It is foreseen that the embodiments described herein may be used in combination with and/or for use in a dispenser, and more particularly a dispenser comprising a dispenser housing having an interior volume adapted for holding a dispensable product, such as, but not limited to, paper towel products, soaps, paper tissues, and the like. It is further envisioned that such dispensers have an openable portion to provide access to the interior such that the dispensable product may be refilled and/or removed periodically, either in part or in its entirety.
It is to be understood that the disclosure herein is not limited to the embodiments described above but may be varied within scope as consistent with the spirit of the disclosure.

Claims

1. A lock assembly, provided for being mounted in an opening in a dispenser housing and locking an openable part of the dispenser housing, the lock assembly comprising:

a lock housing comprising a top portion which is provided to be mounted on top of the opening in the dispenser housing and a body portion which extends downwards with respect to the top portion;

an operation part which is movably mounted in or on the lock housing, wherein the operation part is operable by a user for unlocking the lock assembly;

a blocking member, provided for blocking movement of a part of the lock assembly such that unlocking of the lock assembly by user operation of the operation part is prevented, wherein the blocking member is movable between a non-blocking position, in which unlocking of the lock assembly by user operation of the operation part is enabled, and a blocking position, in which the blocking member blocks the movement of said part of the lock assembly; and

an electric motor for driving the movement of the blocking member between the non-blocking position and the blocking position;

wherein the blocking member and the electric motor are included in a void underneath the operation part.
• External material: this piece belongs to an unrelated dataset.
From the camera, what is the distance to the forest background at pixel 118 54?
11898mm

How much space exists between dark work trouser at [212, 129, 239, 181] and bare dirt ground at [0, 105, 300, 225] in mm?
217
2. The lock assembly according to claim 1, wherein the operation part takes up, or defines, a certain volume inside the lock housing and wherein the electric motor and the blocking member may be contained within said volume.

3. The lock assembly according to claim 1, wherein a footprint of the operation part defines a volume inside the body portion and wherein the blocking member and the electric motor are provided within said volume.

4. The lock assembly according to claim 1, further comprising:

a latch which is movably mounted in the body portion of the lock housing, the latch being movable from a locked position to an unlocked position as a result of a user operation of the operation part for unlocking the lock assembly;

a resilient member which biases the latch towards the locked position; and

a motion transfer mechanism, provided for mechanically transferring motion of the operation part to the latch, such that the user operation of the operation part results in the movement of the latch from the locked position to the unlocked position.

5. The lock assembly according to claim 4, wherein the blocking member is provided for blocking movement of at least one of the operation part, the latch, and a part of the motion transfer mechanism.

6. The lock assembly according to claim 1, wherein the blocking member is a rotatable member positioned closely underneath the operation part.

7. The lock assembly according to claim 6, wherein the blocking member comprises at least one magnetic element.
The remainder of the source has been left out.